А в общем, спасибо тебе, что читаешь всю эту муть. Может, на кухне, может, ночью, когда все заснут. В настоящее время ты единственный человек, которому могу выговориться. Ты мне тоже пиши”.
И Ларичева поняла, что вот сейчас, в эту минуту Упхолов не просто превращается из поэта в прозаика, но из обывателя становится личностью, творцом. Эти письма для него ступенька, самотолкование, самопознание. Прорыв к себе завтрашнему.
После этого полуписьма, полудневника в тетради начинался полный сумбур. История любви чокнутой парочки. Они поженились по доброй воле, пытались растить сына, но потом все развалилось. Кто-то с кем-то выпил, подрался, “свалялся”, кто-то кому-то насолил. Потом загулы, пьянки, тюрьма, болезнь, проституция… Перипетий было больше, чем надо, к тому же они были написаны карандашом. Никаких чувств, только кровь с блевотиной. Скачущая невесть куда безголовая лошадь. И как ни смешно, это было очень похоже на саму Ларичеву, на то, как она перемалывала жизненные впечатления в рассказы… Ларичева и правда читала тетрадку сначала на кухне, а потом в автобусе, по дороге в садик и оттуда, и даже в тряске пыталась разбирать забубенные упхоловы строчки. Ей и досадно было, и оторваться не могла, хохотала, как ненормальная, почти над каждым эпизодом. “Деревенский Шекспир! — Думала она. — Надо же!” Попроси ее сказать мнение, она бы вряд ли нашла слова. Слов просто не было, одни матюги. Вся эта дикость кончалась тем, что парочка все же встретилась, наконец. Он после зоны строго режима, она после биографии вокзальной шлюхи и последовательного лечения в гинекологии и психодиспансере. Якобы он ее забирает из больницы, и у него уже чуть ли не комната есть.
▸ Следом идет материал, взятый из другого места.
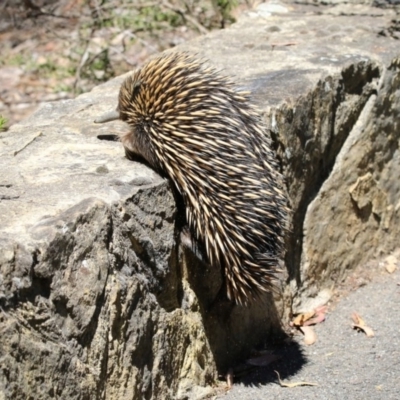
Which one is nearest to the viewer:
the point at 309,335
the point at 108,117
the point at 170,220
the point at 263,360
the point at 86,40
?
the point at 170,220

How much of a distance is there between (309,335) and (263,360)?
1.48 feet

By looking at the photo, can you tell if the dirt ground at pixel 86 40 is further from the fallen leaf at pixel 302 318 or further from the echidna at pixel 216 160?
the echidna at pixel 216 160

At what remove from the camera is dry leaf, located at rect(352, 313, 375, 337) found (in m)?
4.96

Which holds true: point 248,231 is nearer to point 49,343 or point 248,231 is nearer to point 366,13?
point 49,343

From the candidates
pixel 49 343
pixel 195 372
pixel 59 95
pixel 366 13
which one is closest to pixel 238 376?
pixel 195 372

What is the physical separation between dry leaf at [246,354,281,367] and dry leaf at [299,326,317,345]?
275mm

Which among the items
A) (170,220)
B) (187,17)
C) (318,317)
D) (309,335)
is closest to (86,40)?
(187,17)

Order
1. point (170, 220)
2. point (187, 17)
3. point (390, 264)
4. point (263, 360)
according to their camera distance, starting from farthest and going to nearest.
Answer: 1. point (187, 17)
2. point (390, 264)
3. point (263, 360)
4. point (170, 220)

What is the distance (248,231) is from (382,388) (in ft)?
3.82

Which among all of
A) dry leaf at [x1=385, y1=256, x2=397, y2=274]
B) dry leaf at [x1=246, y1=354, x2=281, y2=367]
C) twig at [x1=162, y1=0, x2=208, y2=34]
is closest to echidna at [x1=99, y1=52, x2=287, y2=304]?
dry leaf at [x1=246, y1=354, x2=281, y2=367]

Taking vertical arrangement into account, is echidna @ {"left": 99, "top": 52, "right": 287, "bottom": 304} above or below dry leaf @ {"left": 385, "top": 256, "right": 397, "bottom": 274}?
above

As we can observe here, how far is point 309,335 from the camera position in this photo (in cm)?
497

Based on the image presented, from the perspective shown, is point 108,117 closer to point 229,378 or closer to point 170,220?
point 170,220

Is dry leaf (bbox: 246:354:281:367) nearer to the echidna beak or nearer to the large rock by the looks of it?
the large rock
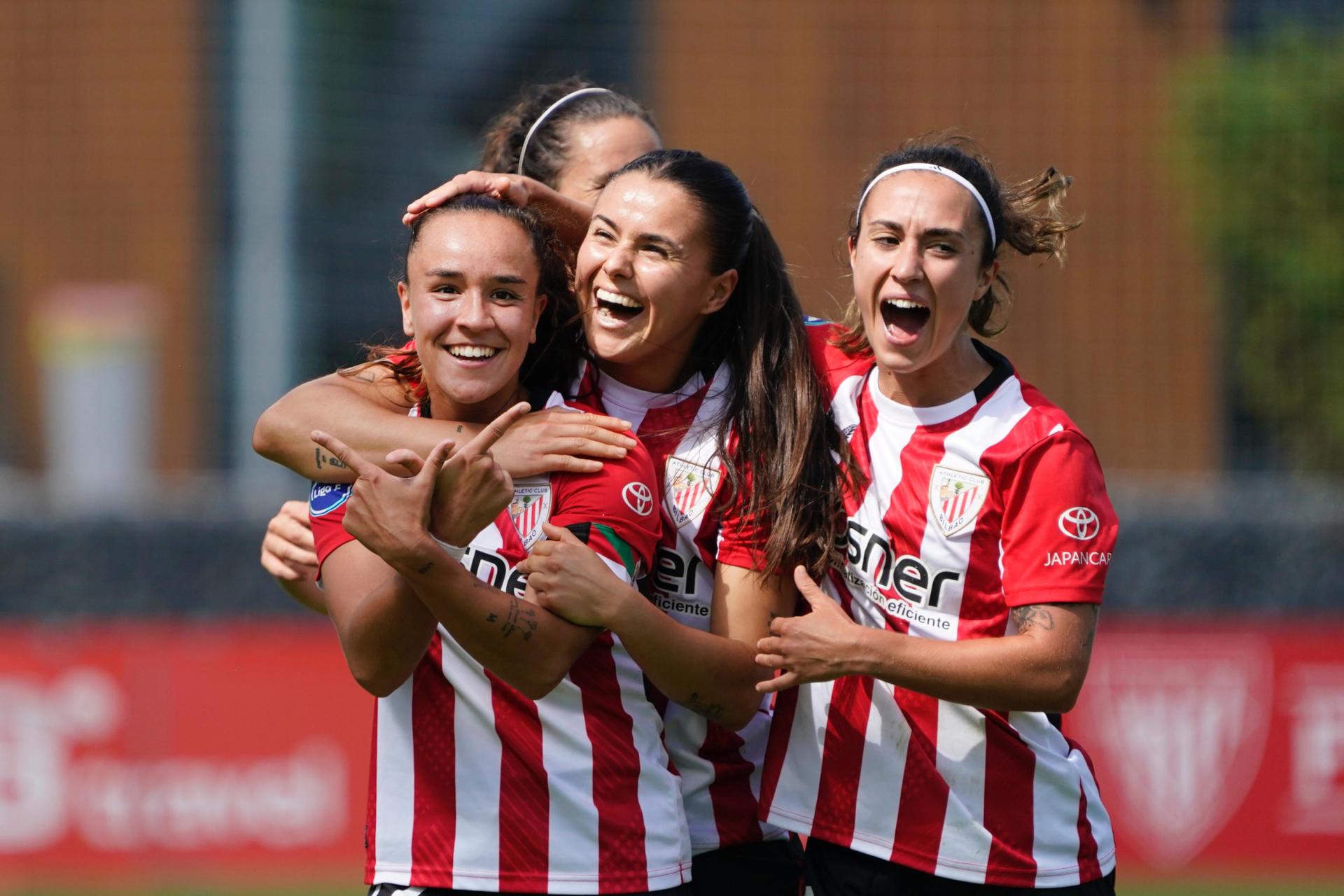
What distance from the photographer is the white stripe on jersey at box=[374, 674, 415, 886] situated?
287cm

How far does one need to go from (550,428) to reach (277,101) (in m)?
8.70

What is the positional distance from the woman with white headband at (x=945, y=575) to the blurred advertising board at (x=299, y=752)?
4.36m

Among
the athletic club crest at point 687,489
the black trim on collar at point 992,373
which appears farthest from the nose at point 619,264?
Result: the black trim on collar at point 992,373

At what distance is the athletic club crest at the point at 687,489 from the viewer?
307 centimetres

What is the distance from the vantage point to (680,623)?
2920 millimetres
И они даже не пьют, боятся, все у них начинается по-человечески, у этих обломков жизни, которым едва за сорок лет. Они даже вспоминают, что у них сын есть, хотят его искать, нужны они ему, отребье такое. И вот когда они выезжают к нему, то разбиваются в катастрофе! И правильно! На фиг они кому нужны.